◆ Data for this exercise:
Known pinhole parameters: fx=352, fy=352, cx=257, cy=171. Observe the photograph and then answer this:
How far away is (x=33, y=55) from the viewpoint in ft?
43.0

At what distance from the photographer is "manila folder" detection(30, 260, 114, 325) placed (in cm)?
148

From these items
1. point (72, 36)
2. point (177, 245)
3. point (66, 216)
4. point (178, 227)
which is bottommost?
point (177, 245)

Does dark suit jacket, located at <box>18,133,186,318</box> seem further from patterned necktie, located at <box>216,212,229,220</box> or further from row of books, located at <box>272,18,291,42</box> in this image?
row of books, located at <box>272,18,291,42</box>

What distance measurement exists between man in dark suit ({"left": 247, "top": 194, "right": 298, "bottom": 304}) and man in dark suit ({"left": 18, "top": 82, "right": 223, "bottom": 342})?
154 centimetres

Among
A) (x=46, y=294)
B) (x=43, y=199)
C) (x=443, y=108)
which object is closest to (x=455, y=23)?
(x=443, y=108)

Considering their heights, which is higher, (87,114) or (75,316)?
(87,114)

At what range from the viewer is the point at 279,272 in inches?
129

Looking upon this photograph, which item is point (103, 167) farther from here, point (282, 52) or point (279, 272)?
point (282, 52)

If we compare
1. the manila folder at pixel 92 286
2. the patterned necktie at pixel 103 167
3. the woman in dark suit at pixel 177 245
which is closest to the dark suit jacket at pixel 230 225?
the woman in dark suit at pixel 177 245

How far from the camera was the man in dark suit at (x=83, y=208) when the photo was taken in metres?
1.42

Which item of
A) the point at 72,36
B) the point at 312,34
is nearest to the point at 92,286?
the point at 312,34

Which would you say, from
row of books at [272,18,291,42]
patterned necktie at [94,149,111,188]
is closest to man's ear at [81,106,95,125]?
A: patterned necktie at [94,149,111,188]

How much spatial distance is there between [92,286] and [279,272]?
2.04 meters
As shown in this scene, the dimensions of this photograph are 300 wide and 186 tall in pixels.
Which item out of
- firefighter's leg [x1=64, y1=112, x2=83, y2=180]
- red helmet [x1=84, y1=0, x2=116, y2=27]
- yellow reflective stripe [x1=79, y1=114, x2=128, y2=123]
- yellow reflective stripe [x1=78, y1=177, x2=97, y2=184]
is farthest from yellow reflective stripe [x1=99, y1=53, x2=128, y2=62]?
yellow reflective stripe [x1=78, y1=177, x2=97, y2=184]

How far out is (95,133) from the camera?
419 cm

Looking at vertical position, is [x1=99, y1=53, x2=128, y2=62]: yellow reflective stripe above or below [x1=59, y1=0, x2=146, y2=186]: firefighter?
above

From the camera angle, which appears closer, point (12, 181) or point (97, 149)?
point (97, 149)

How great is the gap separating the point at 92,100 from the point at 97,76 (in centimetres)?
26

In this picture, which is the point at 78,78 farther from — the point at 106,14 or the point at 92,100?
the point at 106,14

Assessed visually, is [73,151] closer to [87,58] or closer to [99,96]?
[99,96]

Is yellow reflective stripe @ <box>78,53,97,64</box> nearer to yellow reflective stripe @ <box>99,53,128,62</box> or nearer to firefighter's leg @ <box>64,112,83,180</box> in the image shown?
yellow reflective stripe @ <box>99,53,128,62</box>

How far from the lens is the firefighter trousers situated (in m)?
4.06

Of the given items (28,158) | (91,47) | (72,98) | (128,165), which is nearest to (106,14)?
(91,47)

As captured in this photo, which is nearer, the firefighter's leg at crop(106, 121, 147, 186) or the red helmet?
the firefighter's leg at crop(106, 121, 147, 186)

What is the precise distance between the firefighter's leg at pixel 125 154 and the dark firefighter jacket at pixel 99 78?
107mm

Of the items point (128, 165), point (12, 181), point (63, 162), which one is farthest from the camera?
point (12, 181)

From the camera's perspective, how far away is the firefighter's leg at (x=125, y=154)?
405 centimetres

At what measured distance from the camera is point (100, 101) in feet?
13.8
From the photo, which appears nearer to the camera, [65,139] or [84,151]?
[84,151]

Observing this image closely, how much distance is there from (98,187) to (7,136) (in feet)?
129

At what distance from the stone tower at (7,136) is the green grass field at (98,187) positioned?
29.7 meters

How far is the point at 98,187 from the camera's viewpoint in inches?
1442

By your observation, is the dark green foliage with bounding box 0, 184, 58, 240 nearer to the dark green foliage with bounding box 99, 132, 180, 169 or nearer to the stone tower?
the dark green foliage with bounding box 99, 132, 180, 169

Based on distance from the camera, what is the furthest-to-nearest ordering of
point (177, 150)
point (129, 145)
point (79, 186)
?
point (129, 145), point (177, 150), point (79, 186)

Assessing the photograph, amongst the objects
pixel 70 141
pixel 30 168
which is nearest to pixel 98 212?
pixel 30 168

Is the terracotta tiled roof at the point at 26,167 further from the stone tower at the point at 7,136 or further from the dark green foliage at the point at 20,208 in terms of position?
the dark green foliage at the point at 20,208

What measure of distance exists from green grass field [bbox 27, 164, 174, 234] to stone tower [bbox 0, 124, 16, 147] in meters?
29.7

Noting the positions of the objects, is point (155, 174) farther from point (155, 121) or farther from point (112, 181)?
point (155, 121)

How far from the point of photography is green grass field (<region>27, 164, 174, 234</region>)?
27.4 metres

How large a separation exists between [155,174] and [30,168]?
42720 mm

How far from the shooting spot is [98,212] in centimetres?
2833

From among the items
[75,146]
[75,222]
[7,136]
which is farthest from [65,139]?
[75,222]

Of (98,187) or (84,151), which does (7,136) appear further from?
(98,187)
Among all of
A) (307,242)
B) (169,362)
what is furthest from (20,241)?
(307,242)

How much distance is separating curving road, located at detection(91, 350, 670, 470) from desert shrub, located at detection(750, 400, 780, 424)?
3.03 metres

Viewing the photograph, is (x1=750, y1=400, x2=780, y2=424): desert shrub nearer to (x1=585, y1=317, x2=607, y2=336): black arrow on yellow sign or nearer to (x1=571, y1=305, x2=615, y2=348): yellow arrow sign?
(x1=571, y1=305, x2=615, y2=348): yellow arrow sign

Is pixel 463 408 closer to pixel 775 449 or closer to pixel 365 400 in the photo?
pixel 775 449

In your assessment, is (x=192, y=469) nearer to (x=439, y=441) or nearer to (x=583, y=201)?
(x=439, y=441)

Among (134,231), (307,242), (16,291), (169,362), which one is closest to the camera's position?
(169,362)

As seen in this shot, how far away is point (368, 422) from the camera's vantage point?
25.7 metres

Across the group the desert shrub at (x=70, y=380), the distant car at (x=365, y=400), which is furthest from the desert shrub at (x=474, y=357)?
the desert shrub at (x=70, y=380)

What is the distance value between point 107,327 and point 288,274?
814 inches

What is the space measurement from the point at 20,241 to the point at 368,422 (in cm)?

◆ Written request:
Format the lines from the one containing "How far from the point" through the last line as a Markdown table with columns Row and Line, numbering rows in order and leaving out blank lines.

◆ Exercise response:
| Row | Line |
|---|---|
| 1 | How far from the point of photography is green grass field (<region>27, 164, 174, 234</region>)? |
| 2 | 27.4 metres |
| 3 | How large a separation exists between [155,174] and [30,168]? |
| 4 | 42720 mm |
| 5 | How far from the shooting spot is [98,212] in centimetres? |
| 6 | 2833 |
| 7 | From among the items |
| 8 | [75,146] |
| 9 | [75,222] |
| 10 | [7,136] |
| 11 | which is farthest from [65,139]? |
| 12 | [75,222] |
| 13 | Of (98,187) or (84,151), which does (7,136) appear further from? |
| 14 | (98,187) |
| 15 | Among all of |
| 16 | A) (307,242) |
| 17 | B) (169,362) |
| 18 | what is furthest from (20,241)? |
| 19 | (307,242) |
| 20 | How much distance is separating curving road, located at detection(91, 350, 670, 470) from desert shrub, located at detection(750, 400, 780, 424)? |
| 21 | 3.03 metres |
| 22 | Viewing the photograph, is (x1=750, y1=400, x2=780, y2=424): desert shrub nearer to (x1=585, y1=317, x2=607, y2=336): black arrow on yellow sign or nearer to (x1=571, y1=305, x2=615, y2=348): yellow arrow sign? |
| 23 | (x1=571, y1=305, x2=615, y2=348): yellow arrow sign |
| 24 | Is pixel 463 408 closer to pixel 775 449 or closer to pixel 365 400 in the photo? |
| 25 | pixel 775 449 |
| 26 | In your assessment, is (x=192, y=469) nearer to (x=439, y=441) or nearer to (x=583, y=201)? |
| 27 | (x=439, y=441) |
| 28 | Among (134,231), (307,242), (16,291), (169,362), which one is closest to the camera's position? |
| 29 | (169,362) |
| 30 | As seen in this shot, how far away is point (368, 422) from the camera's vantage point? |
| 31 | 25.7 metres |
| 32 | Across the group the desert shrub at (x=70, y=380), the distant car at (x=365, y=400), which is furthest from the desert shrub at (x=474, y=357)? |
| 33 | the desert shrub at (x=70, y=380) |
| 34 | What is the distance value between point 107,327 and point 288,274? |
| 35 | 814 inches |
| 36 | What is the space measurement from the point at 20,241 to the point at 368,422 (in cm)? |